-- Trecho selecionado --
....................

No entanto, tudo não passa de uma estratégia compassadamente desenvolvida para contrapor-se as políticas liberais dos EUA. Com a união civil homossexual reconhecida pela mais alta corte dos EUA, a regulamentação do uso recreativo da maconha em Estados como o Colorado e Washington, a agenda conservadora de Putin ganha cada vez mais adeptos no mundo ocidental. Olavo de Carvalho foi assertivo ao publicar, em setembro de 2013, uma pequena nota sobre o lider russo. “Vladimir Putin parece que descobriu a fórmula do sucesso: a esquerda internacional o aplaude porque é anti-americano, a direita porque vê nele a esperança de um renascimento espiritual do mundo. Ele me parece muito mais inteligente do que seu mestre Duguin…”. Carvalho finaliza com uma dúvida: “Aonde isso vai dar, ninguém sabe.” Pela primeira vez tenho de concordar com ele.

....................

-- Tarefas e exercícios --
(1) Reescreva o trecho sobre Putin entre "No entanto, tudo" e "concordar com ele.", inclusive, mudando "maconha" para "cannabis".
(2) Continue o trecho sobre Putin a partir da última frase dele.

-- Registros armazenados --

....................

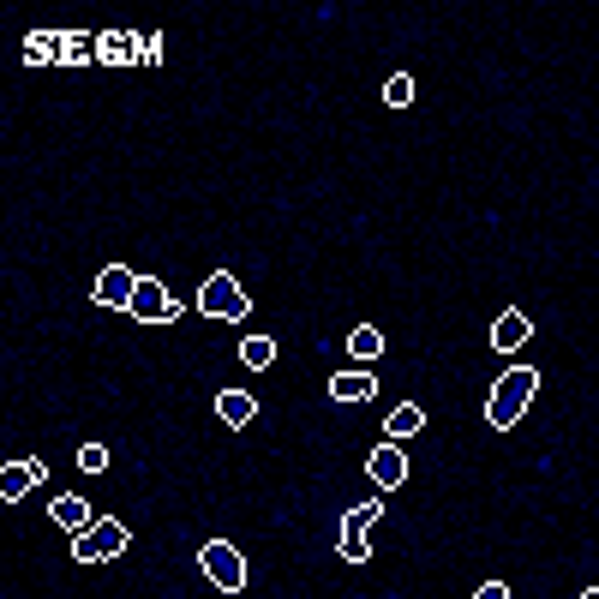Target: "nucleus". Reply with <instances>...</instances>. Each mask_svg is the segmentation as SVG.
Instances as JSON below:
<instances>
[{
  "instance_id": "f257e3e1",
  "label": "nucleus",
  "mask_w": 599,
  "mask_h": 599,
  "mask_svg": "<svg viewBox=\"0 0 599 599\" xmlns=\"http://www.w3.org/2000/svg\"><path fill=\"white\" fill-rule=\"evenodd\" d=\"M534 396H540V372H534V366H510V372L492 384V396H486V420L504 432V426H516V420L528 414Z\"/></svg>"
},
{
  "instance_id": "f03ea898",
  "label": "nucleus",
  "mask_w": 599,
  "mask_h": 599,
  "mask_svg": "<svg viewBox=\"0 0 599 599\" xmlns=\"http://www.w3.org/2000/svg\"><path fill=\"white\" fill-rule=\"evenodd\" d=\"M198 312H204V318H216V324H240V318L252 312V300H246V288H240L228 270H216V276L198 288Z\"/></svg>"
},
{
  "instance_id": "7ed1b4c3",
  "label": "nucleus",
  "mask_w": 599,
  "mask_h": 599,
  "mask_svg": "<svg viewBox=\"0 0 599 599\" xmlns=\"http://www.w3.org/2000/svg\"><path fill=\"white\" fill-rule=\"evenodd\" d=\"M126 540H132V534H126L120 522H96V528H84V534L72 540V558H78V564H108V558L126 552Z\"/></svg>"
},
{
  "instance_id": "20e7f679",
  "label": "nucleus",
  "mask_w": 599,
  "mask_h": 599,
  "mask_svg": "<svg viewBox=\"0 0 599 599\" xmlns=\"http://www.w3.org/2000/svg\"><path fill=\"white\" fill-rule=\"evenodd\" d=\"M198 564H204V576H210L222 594H240V588H246V558H240L228 540H210V546L198 552Z\"/></svg>"
},
{
  "instance_id": "39448f33",
  "label": "nucleus",
  "mask_w": 599,
  "mask_h": 599,
  "mask_svg": "<svg viewBox=\"0 0 599 599\" xmlns=\"http://www.w3.org/2000/svg\"><path fill=\"white\" fill-rule=\"evenodd\" d=\"M138 324H174L180 318V306H174V294L156 282V276H138V288H132V306H126Z\"/></svg>"
},
{
  "instance_id": "423d86ee",
  "label": "nucleus",
  "mask_w": 599,
  "mask_h": 599,
  "mask_svg": "<svg viewBox=\"0 0 599 599\" xmlns=\"http://www.w3.org/2000/svg\"><path fill=\"white\" fill-rule=\"evenodd\" d=\"M378 516H384V504H354V510L342 516V546H336V552H342L348 564H366V558H372V546H366V528H372Z\"/></svg>"
},
{
  "instance_id": "0eeeda50",
  "label": "nucleus",
  "mask_w": 599,
  "mask_h": 599,
  "mask_svg": "<svg viewBox=\"0 0 599 599\" xmlns=\"http://www.w3.org/2000/svg\"><path fill=\"white\" fill-rule=\"evenodd\" d=\"M366 474H372V486H378V492H396V486L408 480V450L384 438V444L366 456Z\"/></svg>"
},
{
  "instance_id": "6e6552de",
  "label": "nucleus",
  "mask_w": 599,
  "mask_h": 599,
  "mask_svg": "<svg viewBox=\"0 0 599 599\" xmlns=\"http://www.w3.org/2000/svg\"><path fill=\"white\" fill-rule=\"evenodd\" d=\"M132 288H138V276L126 270V264H108L102 276H96V306H132Z\"/></svg>"
},
{
  "instance_id": "1a4fd4ad",
  "label": "nucleus",
  "mask_w": 599,
  "mask_h": 599,
  "mask_svg": "<svg viewBox=\"0 0 599 599\" xmlns=\"http://www.w3.org/2000/svg\"><path fill=\"white\" fill-rule=\"evenodd\" d=\"M42 480H48V468H42V462H6V468H0V498H6V504H18V498H24V492H36Z\"/></svg>"
},
{
  "instance_id": "9d476101",
  "label": "nucleus",
  "mask_w": 599,
  "mask_h": 599,
  "mask_svg": "<svg viewBox=\"0 0 599 599\" xmlns=\"http://www.w3.org/2000/svg\"><path fill=\"white\" fill-rule=\"evenodd\" d=\"M48 516H54V522H60V528L72 534V540H78L84 528H96V522H102V516H96V510H90L84 498H72V492H60V498L48 504Z\"/></svg>"
},
{
  "instance_id": "9b49d317",
  "label": "nucleus",
  "mask_w": 599,
  "mask_h": 599,
  "mask_svg": "<svg viewBox=\"0 0 599 599\" xmlns=\"http://www.w3.org/2000/svg\"><path fill=\"white\" fill-rule=\"evenodd\" d=\"M528 336H534V318H528V312H504V318L492 324V348H498V354L528 348Z\"/></svg>"
},
{
  "instance_id": "f8f14e48",
  "label": "nucleus",
  "mask_w": 599,
  "mask_h": 599,
  "mask_svg": "<svg viewBox=\"0 0 599 599\" xmlns=\"http://www.w3.org/2000/svg\"><path fill=\"white\" fill-rule=\"evenodd\" d=\"M378 396V378L366 372V366H354V372H336L330 378V402H372Z\"/></svg>"
},
{
  "instance_id": "ddd939ff",
  "label": "nucleus",
  "mask_w": 599,
  "mask_h": 599,
  "mask_svg": "<svg viewBox=\"0 0 599 599\" xmlns=\"http://www.w3.org/2000/svg\"><path fill=\"white\" fill-rule=\"evenodd\" d=\"M414 432H426V408H414V402L390 408V420H384V438H390V444H408Z\"/></svg>"
},
{
  "instance_id": "4468645a",
  "label": "nucleus",
  "mask_w": 599,
  "mask_h": 599,
  "mask_svg": "<svg viewBox=\"0 0 599 599\" xmlns=\"http://www.w3.org/2000/svg\"><path fill=\"white\" fill-rule=\"evenodd\" d=\"M96 60H102V66H132V60H138V42H132L126 30H108V36H96Z\"/></svg>"
},
{
  "instance_id": "2eb2a0df",
  "label": "nucleus",
  "mask_w": 599,
  "mask_h": 599,
  "mask_svg": "<svg viewBox=\"0 0 599 599\" xmlns=\"http://www.w3.org/2000/svg\"><path fill=\"white\" fill-rule=\"evenodd\" d=\"M216 414H222V426H252L258 402H252L246 390H222V396H216Z\"/></svg>"
},
{
  "instance_id": "dca6fc26",
  "label": "nucleus",
  "mask_w": 599,
  "mask_h": 599,
  "mask_svg": "<svg viewBox=\"0 0 599 599\" xmlns=\"http://www.w3.org/2000/svg\"><path fill=\"white\" fill-rule=\"evenodd\" d=\"M60 48H66V36H48V30H36V36L24 42V60H36V66H48V60H60Z\"/></svg>"
},
{
  "instance_id": "f3484780",
  "label": "nucleus",
  "mask_w": 599,
  "mask_h": 599,
  "mask_svg": "<svg viewBox=\"0 0 599 599\" xmlns=\"http://www.w3.org/2000/svg\"><path fill=\"white\" fill-rule=\"evenodd\" d=\"M348 354H354V360H378V354H384V330H372V324H360V330L348 336Z\"/></svg>"
},
{
  "instance_id": "a211bd4d",
  "label": "nucleus",
  "mask_w": 599,
  "mask_h": 599,
  "mask_svg": "<svg viewBox=\"0 0 599 599\" xmlns=\"http://www.w3.org/2000/svg\"><path fill=\"white\" fill-rule=\"evenodd\" d=\"M240 360H246L252 372H264V366L276 360V342H270V336H246V342H240Z\"/></svg>"
},
{
  "instance_id": "6ab92c4d",
  "label": "nucleus",
  "mask_w": 599,
  "mask_h": 599,
  "mask_svg": "<svg viewBox=\"0 0 599 599\" xmlns=\"http://www.w3.org/2000/svg\"><path fill=\"white\" fill-rule=\"evenodd\" d=\"M384 102H390V108H408V102H414V78H408V72H396V78L384 84Z\"/></svg>"
},
{
  "instance_id": "aec40b11",
  "label": "nucleus",
  "mask_w": 599,
  "mask_h": 599,
  "mask_svg": "<svg viewBox=\"0 0 599 599\" xmlns=\"http://www.w3.org/2000/svg\"><path fill=\"white\" fill-rule=\"evenodd\" d=\"M90 54H96V42H90V36H78V30H72V36H66V48H60V60H66V66H78V60H90Z\"/></svg>"
},
{
  "instance_id": "412c9836",
  "label": "nucleus",
  "mask_w": 599,
  "mask_h": 599,
  "mask_svg": "<svg viewBox=\"0 0 599 599\" xmlns=\"http://www.w3.org/2000/svg\"><path fill=\"white\" fill-rule=\"evenodd\" d=\"M78 468H84V474H108V450H102V444H84V450H78Z\"/></svg>"
},
{
  "instance_id": "4be33fe9",
  "label": "nucleus",
  "mask_w": 599,
  "mask_h": 599,
  "mask_svg": "<svg viewBox=\"0 0 599 599\" xmlns=\"http://www.w3.org/2000/svg\"><path fill=\"white\" fill-rule=\"evenodd\" d=\"M138 60H144V66L162 60V42H156V36H138Z\"/></svg>"
},
{
  "instance_id": "5701e85b",
  "label": "nucleus",
  "mask_w": 599,
  "mask_h": 599,
  "mask_svg": "<svg viewBox=\"0 0 599 599\" xmlns=\"http://www.w3.org/2000/svg\"><path fill=\"white\" fill-rule=\"evenodd\" d=\"M474 599H510V588H504V582H486V588H480Z\"/></svg>"
},
{
  "instance_id": "b1692460",
  "label": "nucleus",
  "mask_w": 599,
  "mask_h": 599,
  "mask_svg": "<svg viewBox=\"0 0 599 599\" xmlns=\"http://www.w3.org/2000/svg\"><path fill=\"white\" fill-rule=\"evenodd\" d=\"M576 599H599V588H582V594H576Z\"/></svg>"
}]
</instances>
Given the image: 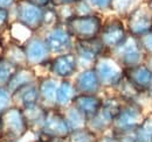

....................

-- Respostas às tarefas --
(1)
No entanto, tudo não passa de uma estratégia compassadamente desenvolvida para contrapor-se as políticas liberais dos EUA. Com a união civil homossexual reconhecida pela mais alta corte dos EUA, a regulamentação do uso recreativo da cannabis em Estados como o Colorado e Washington, a agenda conservadora de Putin ganha cada vez mais adeptos no mundo ocidental. Olavo de Carvalho foi assertivo ao publicar, em setembro de 2013, uma pequena nota sobre o lider russo. “Vladimir Putin parece que descobriu a fórmula do sucesso: a esquerda internacional o aplaude porque é anti-americano, a direita porque vê nele a esperança de um renascimento espiritual do mundo. Ele me parece muito mais inteligente do que seu mestre Duguin…”. Carvalho finaliza com uma dúvida: “Aonde isso vai dar, ninguém sabe.” Pela primeira vez tenho de concordar com ele.

(2)
Até que ponto Putin é de fato religioso? Até que ponto ele defende a vida? De que maneira ele concebe direitos fundamentais, como o de livre expressão intelectual, artística e religiosa? Pela maneira como o ex-agente da KGB vem atuando nos bastidores da política nacional e internacional sugere que o conservadorismo não passa mesmo de uma temporária peça de publicidade russa. De fato temos motivos para seguir com semelhante análise, principalmente diante de informações de que igrejas protestantes na Rússia têm enfrentado dificuldades por conta da aproximação da Igreja Ortodoxa com os corredores do poder do Kremlin, de que opositores vêm sendo sumáriamente aniquilados e que Vladimir Putin é um fiel escudeiro do regime sanguinário de Bashar al-Assad.

Como conciliar o conservadorismo de Vladimir Putin com a política de extermínio de opositores e civis no território sírio? Putin não é conservador, apesar do que alguns súditos seguidores dele no Ocidente – e há militantes no Brasil que abraçaram a nova agenda russa – creiam de forma cega e equivocada. Pouca diferença há entre o conservadorismo russo e o liberalismo americano dado ao fato de que tudo não passa de um aceno a um público importante para a composição do tabuleiro internacional. O conservadorismo de Putin é o mesmo que o parque temático aberto na capital da Coreia do Norte pelo jovem ditador Kim Jong-um: pura distração e marketing político. Encenação.